• What you will do:
- A) Copy everything from "Sets and relations" down to "of characters, etc." in the page on collection-oriented verbs.
- B) For each statement, answer yes or no according to the page on collection-oriented verbs, and quote the words that decide it. (i) The page is meant to eventually replace the topic DatabaseVerbs. (ii) Collection-oriented programming encourages people to redefine their own operations instead of sticking with a standard. (iii) Searching for substrings in an array of characters is one example given of common processing on matrices and vectors/arrays.
- C) Continue the page on collection-oriented verbs from its last sentence.

Page excerpt below:

Collection Oriented Verbs

This is to eventually replace the topic DatabaseVerbs. I realized the behavioral patterns are not just about databases, but how collections are handled. A databases are one kind of system that uses CollectionOrientedProgramming. Collection-oriented programming tends to factor typical and common collection-oriented operations into a standard interface or operations. One perhaps can go outside of these operations and reinvent or redefine their own, but COP tends to encourage one to stick with a standard, both for optimization and consistency reasons. -- top

Sets and relations (relational operators slightly different than pure set to yield tuple closure, see note below) Relational/record operators Ordered sequences AplLanguage array operators and LispLanguage list/tree operators would be usefully listed here as well.

...just to help kickstart things. -- DougMerritt

A particular class of collections that often receives special attention are matrices, and often the more specialized vectors/arrays. Common collection processing on such structures is to look for patterns that exist across fields that are related in position... e.g. looking for 'edges' in a picture, connected regions with a given color, searching for substrings in an array of characters, etc.

End of Page excerpt.
Stored data below:

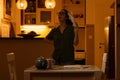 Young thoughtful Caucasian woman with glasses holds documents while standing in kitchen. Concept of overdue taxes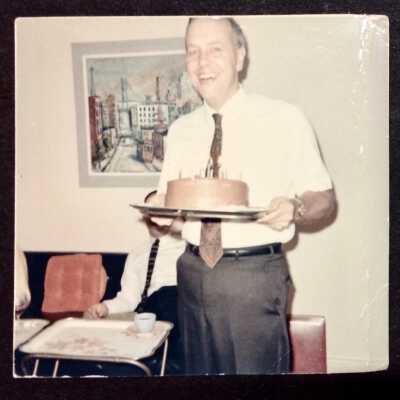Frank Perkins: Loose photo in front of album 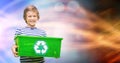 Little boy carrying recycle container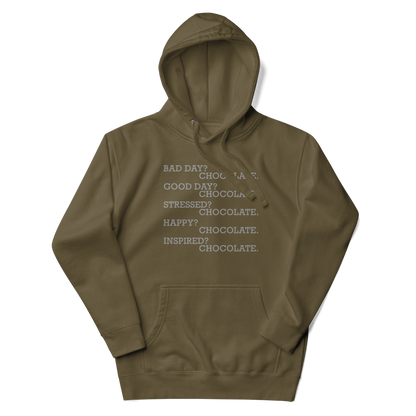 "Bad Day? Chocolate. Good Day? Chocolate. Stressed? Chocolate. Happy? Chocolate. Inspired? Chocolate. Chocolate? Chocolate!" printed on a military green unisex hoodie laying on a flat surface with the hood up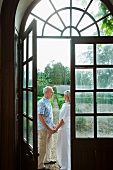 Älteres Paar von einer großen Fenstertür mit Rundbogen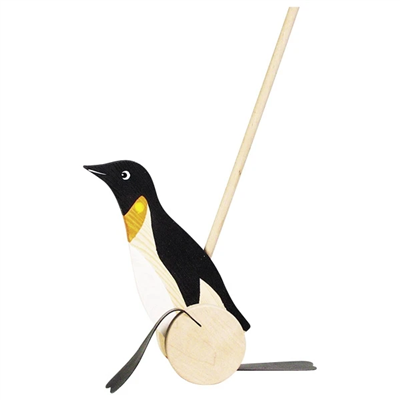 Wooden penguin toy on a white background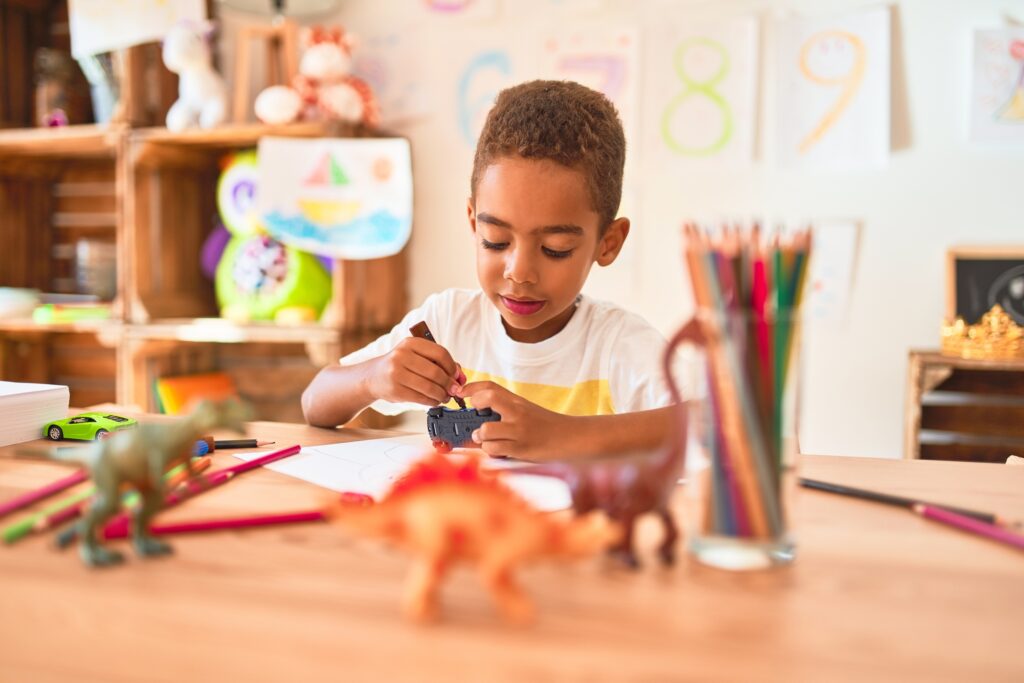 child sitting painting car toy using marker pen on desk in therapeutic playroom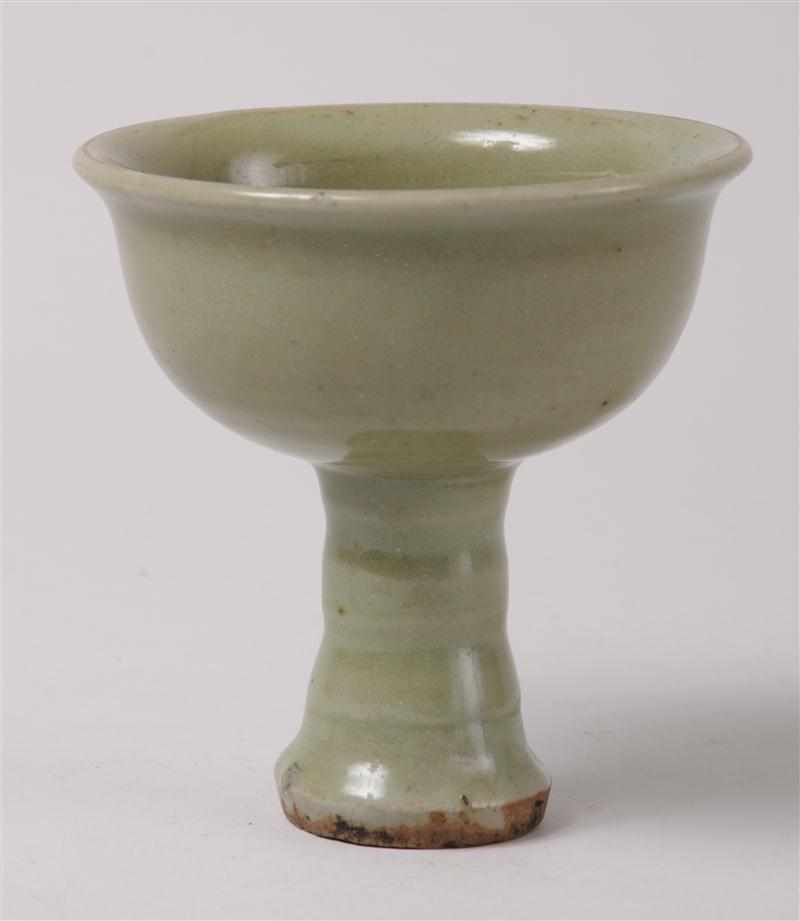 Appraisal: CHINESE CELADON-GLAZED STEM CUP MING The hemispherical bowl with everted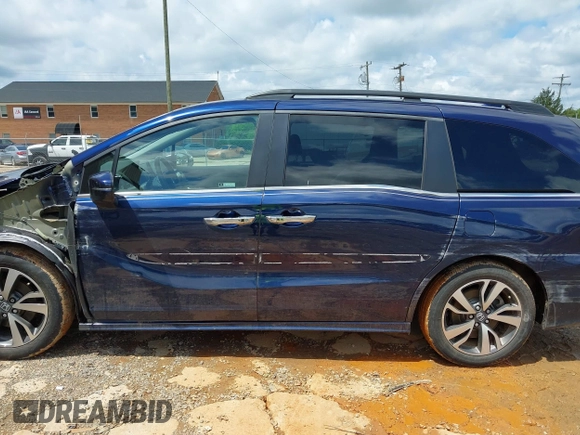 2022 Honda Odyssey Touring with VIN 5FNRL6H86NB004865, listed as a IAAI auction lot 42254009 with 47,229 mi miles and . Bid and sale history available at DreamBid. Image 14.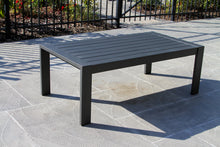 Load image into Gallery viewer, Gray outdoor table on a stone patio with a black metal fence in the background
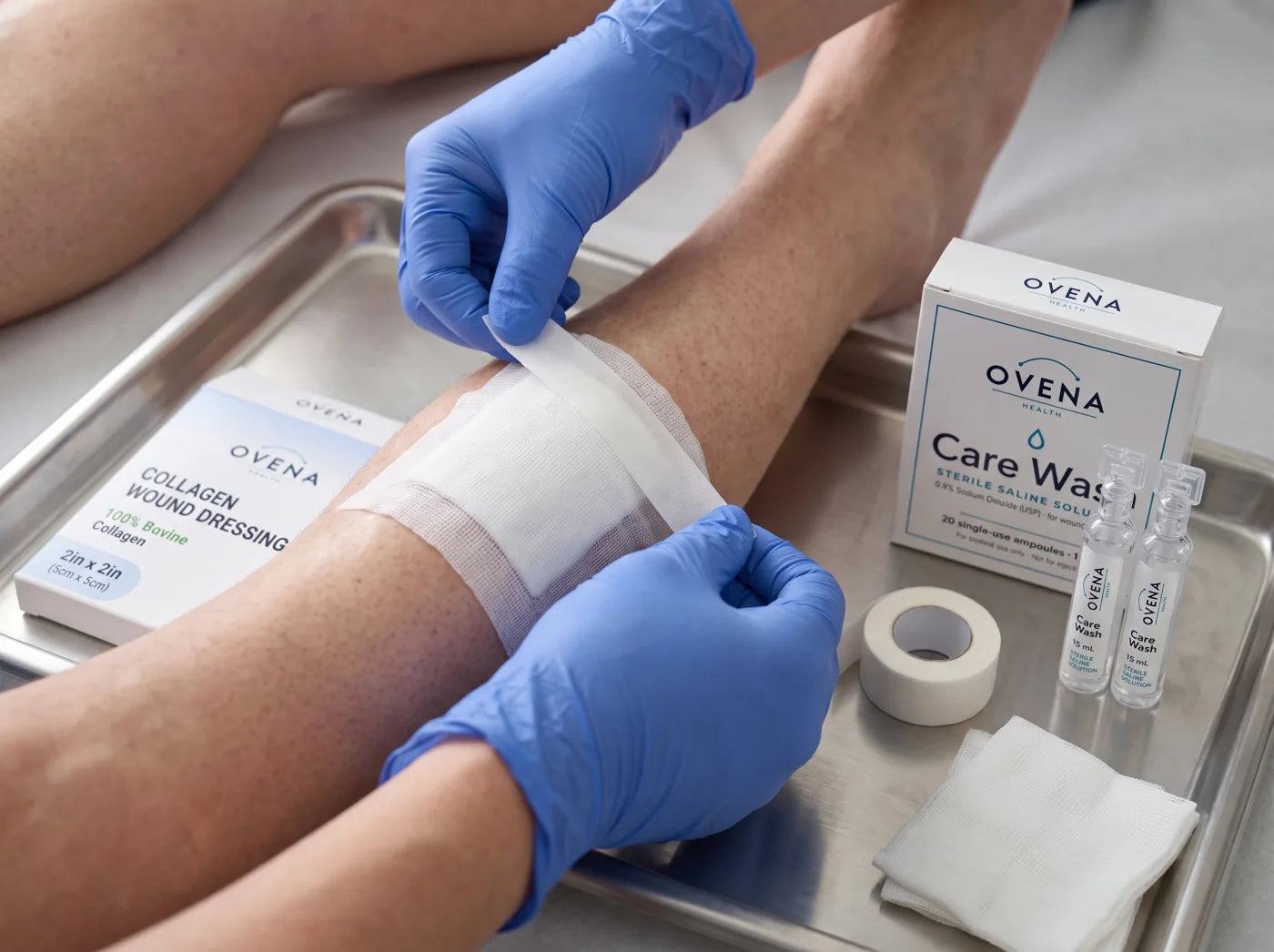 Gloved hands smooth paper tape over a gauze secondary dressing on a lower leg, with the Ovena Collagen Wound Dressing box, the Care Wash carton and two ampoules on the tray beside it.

End of Stored data.

• Responses in order:
- A)
Sets and relations (relational operators slightly different than pure set to yield tuple closure, see note below) Relational/record operators Ordered sequences AplLanguage array operators and LispLanguage list/tree operators would be usefully listed here as well.

...just to help kickstart things. -- DougMerritt

A particular class of collections that often receives special attention are matrices, and often the more specialized vectors/arrays. Common collection processing on such structures is to look for patterns that exist across fields that are related in position... e.g. looking for 'edges' in a picture, connected regions with a given color, searching for substrings in an array of characters, etc.

- B)
(i) Yes: "This is to eventually replace the topic DatabaseVerbs."
(ii) No: "COP tends to encourage one to stick with a standard, both for optimization and consistency reasons."
(iii) Yes: "searching for substrings in an array of characters"

- C)
The above CollectionOrientedVerbs are relational in nature, but they don't really support the sort of cluster-oriented searches necessary for quickly matching substrings or looking for regions of a common color. I.e. you could represent an 'array' as a relation of 'position' to 'value', but try writing an algorithm to search for arbitrary-length substrings in an array represented in this manner... it is doable, but won't be convenient.

Does anyone have ideas on which 'CollectionOrientedVerbs' would be ideal for such a purpose? (It would be nice to achieve them without sacrificing the relation abstraction.)

Do you mean efficiency or notational difficulties? Relational does not dictate implementation, I would note. Existing products may be slow at X but that does not necessarily mean that relational is inherently slow at X. It may be possible to tune a relational engine performance for a specific domain. This is after all what domain-specific collection engines, such as matrix languages, are doing. Related issues are mentioned in DoesRelationalRequireTypes. -- top

If it was just notation, I'd leave other people out of it... problems of syntax won't be solved here.

I'm wondering which verbs are suitable for clustering, edge searches in matrices, region descriptions, etc. I imagine some would include: rotations, dot products, translations, cross products, largest clique, scales, region updates and operations (e.g. raise the '.altitude' field in this region some function of a distance from the 'center' of the region), etc. A few more operations were mentioned above relevant to 'ordered sequences', but even matrices can be reordered (consider a 2D or 3D spreadsheet, ordering by columns or rows or in a depth field).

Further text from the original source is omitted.